> _READING TEXT_
┄┄┄┄┄┄

# Fairy Pools



## -Oy- (Apr 25, 2018)

Just back from 5 days in Western Scotland - mainly on the Isle of Skye.

This is from the chain of waterfalls at Fairy Pools with the Black Cuillin Mountains in the background.


----------



## Lara (Apr 25, 2018)

I like the contrast between soft, ethereal waterfalls/pool and the sharp detail of the mountains/rocks. Your technique gives it an other-world intrigue with a beautiful result.


----------



## hollydolly (Apr 25, 2018)

Yes the isle of skye has a lot to offer....what doe you use to make the water look so smooth in the photo?

I've taken many pictures of waterfalls and I think only once by accident it come out looking flush like that instead of just ''water'' if you see what I mean


----------



## -Oy- (Apr 25, 2018)

Lara said:


> I like the contrast between soft, ethereal waterfalls/pool and the sharp detail of the mountains/rocks. Your technique gives it an other-world intrigue with a beautiful result.



Thanks - it's a great place just packed with gorgeous landscape locations. More to come 



hollydolly said:


> Yes the isle of skye has a lot to offer....what doe you use to make the water look so smooth in the photo?
> 
> I've taken many pictures of waterfalls and I think only once by accident it come out looking flush like that instead of just ''water'' if you see what I mean



This was a 30 seconds exposure - using a 10 Stop Neutral Density filter to cut out the light and increase the exposure time.

┄┄┄┄┄┄

> _RECORDS PROVIDED_

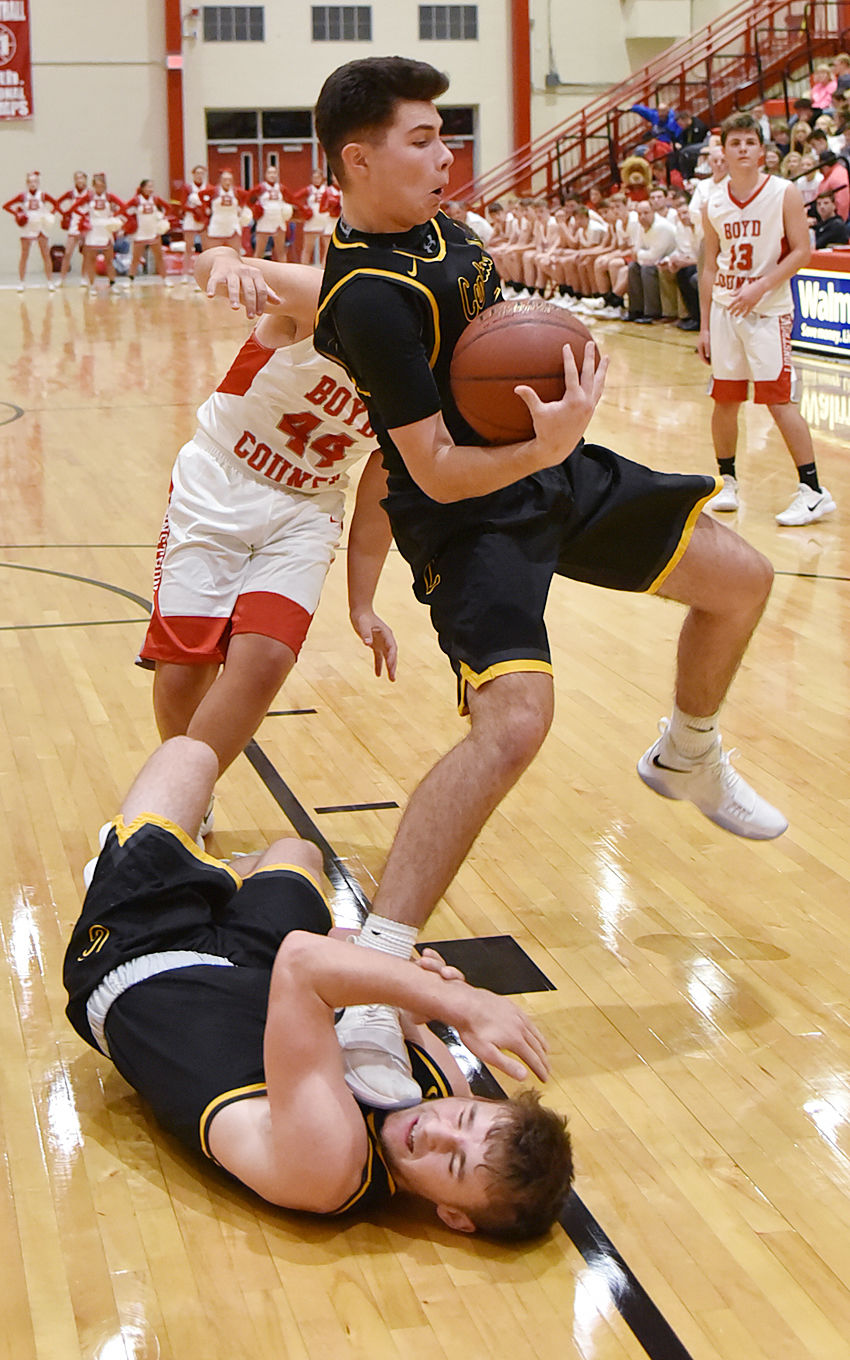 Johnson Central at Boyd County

┄┄┄┄┄┄

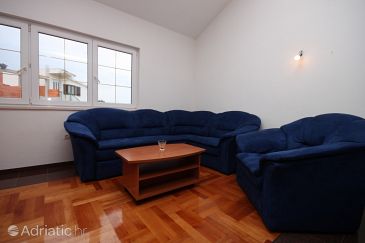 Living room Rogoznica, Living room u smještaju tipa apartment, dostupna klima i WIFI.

┄┄┄┄┄┄

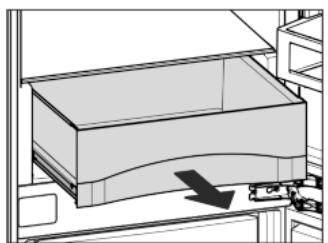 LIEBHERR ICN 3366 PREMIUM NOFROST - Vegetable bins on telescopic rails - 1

┄┄┄┄┄┄

> _ACTIVITY_
Write the next part of the Fairy Pools forum thread, picking up right after its final post. The rows play no part in what you are asked to do.

> _EXERCISE OUTPUT_
----------



## hollydolly (Apr 25, 2018)

Thank you....that's why I can never achieve it with my little old Fuji...


----------



## -Oy- (Apr 25, 2018)

hollydolly said:


> Thank you....that's why I can never achieve it with my little old Fuji...



Which Fuji?


----------



## jujube (Apr 25, 2018)

Just gorgeous!!!


----------



## happytime (Jun 17, 2018)

Very nice I like slowing down the speed of the camera an making water look like .....ICE CREAM maybe lol ....great shot


----------



## -Oy- (Jun 19, 2018)

Cheers - ten stop ND filter to slow down the shutter.


----------



## terry123 (Jun 19, 2018)

Like the contrast too.  Feels like I am there!.


----------



## Aunt Bea (Jun 19, 2018)

Great photo!

The quality reminds me of the pictures from around the world that the folks at Microsoft include when they do a major update.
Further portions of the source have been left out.